Five Great Books that Imagine the Future
Imagining the future is the best way to prepare for it, and some of the best imagineers are writers. Try these five very different visions of our future.
Neuromancer. A cool future. William Gibson took film noir and mashed it with computer culture and created a future that has dominated visions ever since, with violent and amoral characters caught in vast conspiracies. With its first sentence (‘The sky above the port was the colour of television, tuned to a dead channel.’) future imaginings would never be the same. Tense and gritty.
Snow Crash. A corporate future. The world is owned and operated by businesses and entrepreneurs, the Internet has become the all-subsuming Metaverse and the distinction between reality and the virtual world has all but disappeared. An ancient Sumerian god reappearing as a computer virus? Why not? Neal Stephenson is eclectic, challenging and erudite. Wild and hilarious.

» WORK ITEM A: In the list of books that imagine the future, which three adjectives describe Neal Stephenson?
» WORK ITEM B: Could you write the next part of the list of books that imagine the future, picking up after its last entry?

» RECORDED DATA:

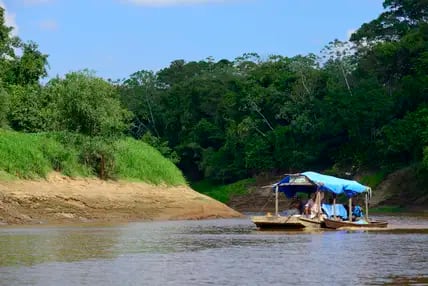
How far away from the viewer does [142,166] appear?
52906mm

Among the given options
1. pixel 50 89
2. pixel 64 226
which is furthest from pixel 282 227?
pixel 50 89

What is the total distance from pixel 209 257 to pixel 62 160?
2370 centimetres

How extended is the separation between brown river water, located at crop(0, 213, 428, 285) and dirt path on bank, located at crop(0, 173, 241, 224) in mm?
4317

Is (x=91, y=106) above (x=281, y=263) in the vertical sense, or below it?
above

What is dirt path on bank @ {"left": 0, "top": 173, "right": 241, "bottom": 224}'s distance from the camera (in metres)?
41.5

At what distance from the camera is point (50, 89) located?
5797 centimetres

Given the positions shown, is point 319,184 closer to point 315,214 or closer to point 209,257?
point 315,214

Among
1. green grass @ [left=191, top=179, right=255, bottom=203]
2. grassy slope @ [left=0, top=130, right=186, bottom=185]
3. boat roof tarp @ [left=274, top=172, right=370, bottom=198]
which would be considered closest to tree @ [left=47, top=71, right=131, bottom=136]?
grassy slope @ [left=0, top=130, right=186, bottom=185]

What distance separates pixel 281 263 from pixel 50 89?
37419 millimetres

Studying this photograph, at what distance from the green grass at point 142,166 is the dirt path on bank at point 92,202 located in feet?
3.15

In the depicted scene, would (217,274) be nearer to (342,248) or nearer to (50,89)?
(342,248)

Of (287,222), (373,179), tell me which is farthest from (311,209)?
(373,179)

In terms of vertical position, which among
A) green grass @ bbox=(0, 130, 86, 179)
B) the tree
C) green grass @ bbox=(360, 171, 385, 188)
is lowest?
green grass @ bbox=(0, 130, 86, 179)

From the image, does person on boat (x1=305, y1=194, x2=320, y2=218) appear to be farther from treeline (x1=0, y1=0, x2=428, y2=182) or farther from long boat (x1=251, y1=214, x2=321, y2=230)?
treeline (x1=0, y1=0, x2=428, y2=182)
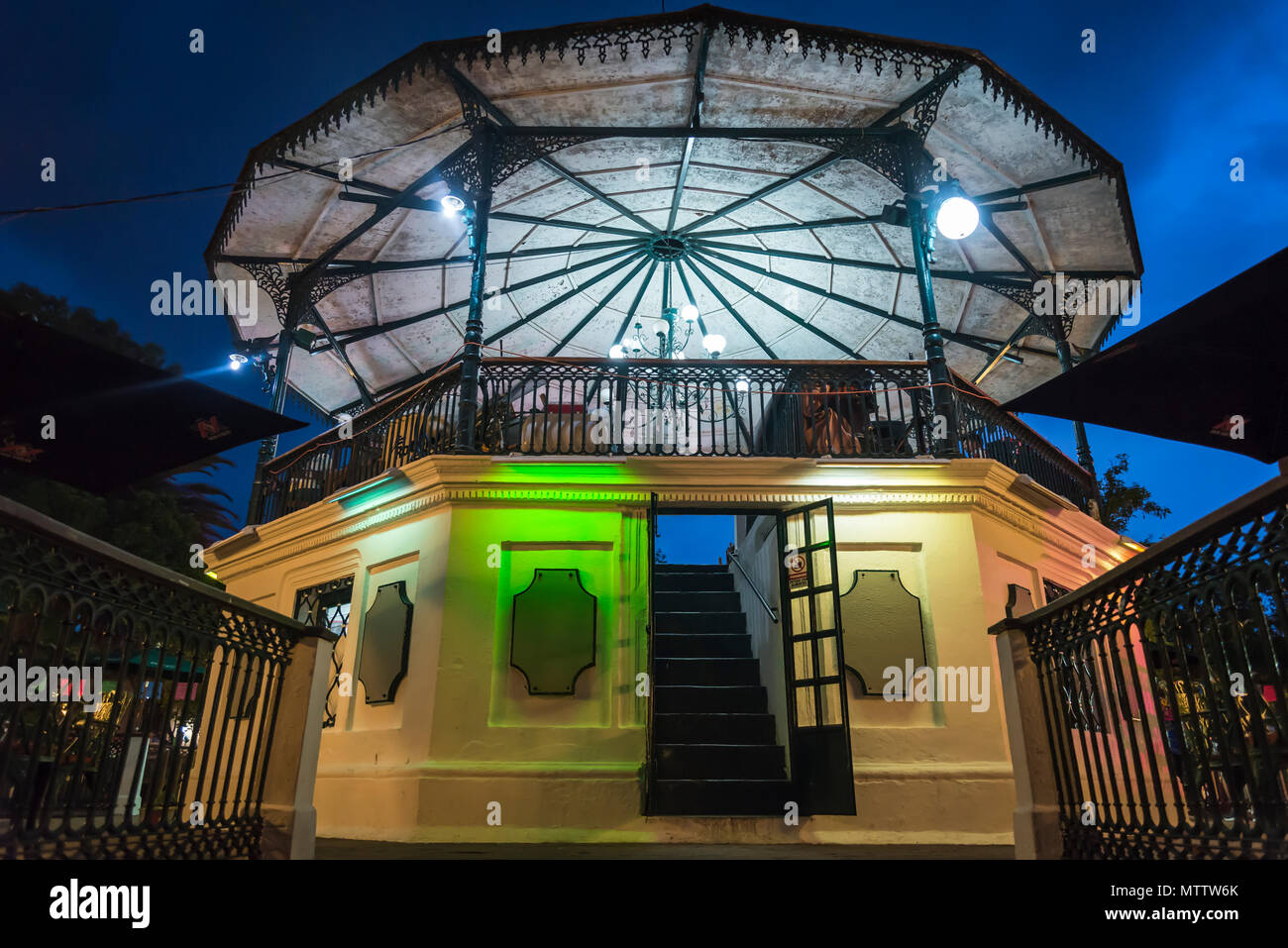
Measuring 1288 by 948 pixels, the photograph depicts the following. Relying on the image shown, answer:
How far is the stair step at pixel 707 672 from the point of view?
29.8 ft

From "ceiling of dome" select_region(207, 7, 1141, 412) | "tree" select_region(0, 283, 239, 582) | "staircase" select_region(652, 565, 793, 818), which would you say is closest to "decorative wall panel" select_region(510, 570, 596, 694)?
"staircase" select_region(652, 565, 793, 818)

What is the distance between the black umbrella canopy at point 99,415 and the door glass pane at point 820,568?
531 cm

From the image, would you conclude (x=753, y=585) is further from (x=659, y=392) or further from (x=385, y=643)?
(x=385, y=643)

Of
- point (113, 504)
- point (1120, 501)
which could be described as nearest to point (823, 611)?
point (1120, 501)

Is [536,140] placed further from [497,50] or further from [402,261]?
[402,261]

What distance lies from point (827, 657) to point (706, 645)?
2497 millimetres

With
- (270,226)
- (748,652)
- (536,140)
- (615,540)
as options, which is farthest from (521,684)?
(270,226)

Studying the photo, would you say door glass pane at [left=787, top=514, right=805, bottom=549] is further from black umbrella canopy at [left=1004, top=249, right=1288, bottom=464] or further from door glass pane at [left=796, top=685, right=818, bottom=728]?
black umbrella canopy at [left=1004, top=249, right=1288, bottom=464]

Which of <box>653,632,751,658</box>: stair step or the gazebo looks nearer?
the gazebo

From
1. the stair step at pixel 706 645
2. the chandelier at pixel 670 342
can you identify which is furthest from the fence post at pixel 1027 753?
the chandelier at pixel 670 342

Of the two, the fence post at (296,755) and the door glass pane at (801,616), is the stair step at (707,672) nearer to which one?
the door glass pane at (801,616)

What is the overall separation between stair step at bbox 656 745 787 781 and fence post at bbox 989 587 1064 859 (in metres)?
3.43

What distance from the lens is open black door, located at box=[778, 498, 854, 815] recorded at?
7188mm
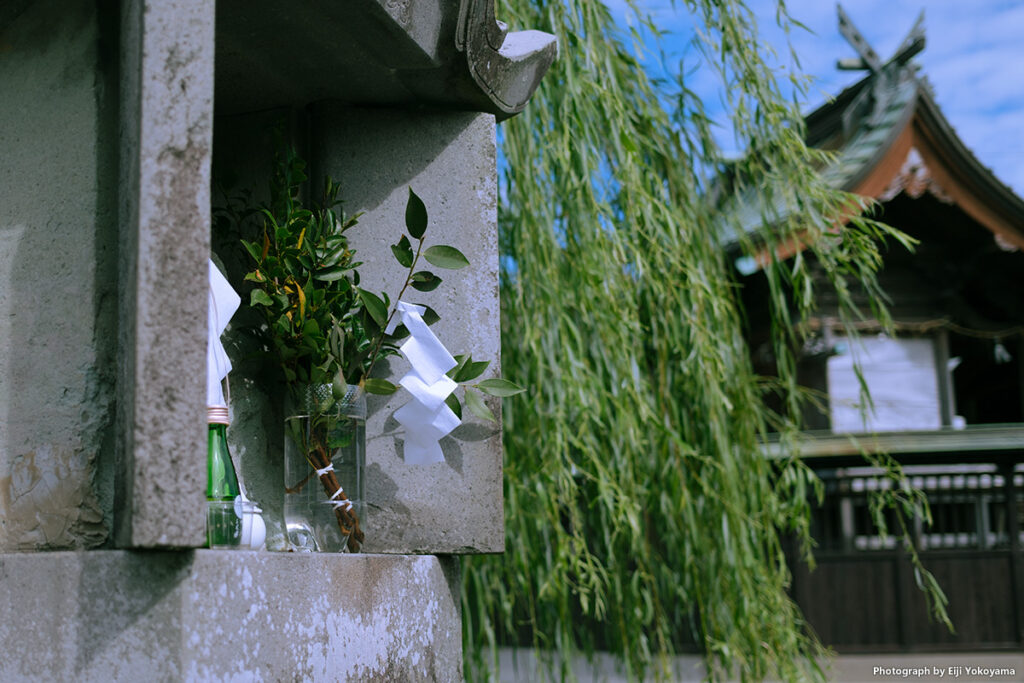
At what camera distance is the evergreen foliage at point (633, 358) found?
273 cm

» ANSWER BOX A: eclectic, challenging, erudite

» ANSWER BOX B:
A Civil Campaign. A human future. Part of Lois McMaster Bujold’s Vorkosigan saga, this is a comedy of manners in a future where humanity roams the galaxy. With its plots, trysts, intrigues and misunderstandings it could be Austen in the Future, with extra politics and diplomacy. It’s sharp, witty, full of endearing and engaging characters, and with a narrative that takes in espionage, betrayal and romance. Intricate and rewarding.
The Mars Trilogy (Red Mars/Green Mars/Blue Mars). An ecological future. I sneak this in as one book, because Kim Stanley Robinson’s future is a rigorously imagined one, where the politics and ethics are as much part of the story as the nitty-gritty of colonising another planet. Gripping and thoughtful.
Always Coming Home. A blighted future. Ursula K. Le Guin gives us an almost anthropological treatise examining what humanity might become after the collapse of civilisation due to an unspecified series of disaster. Lyrical and absorbing.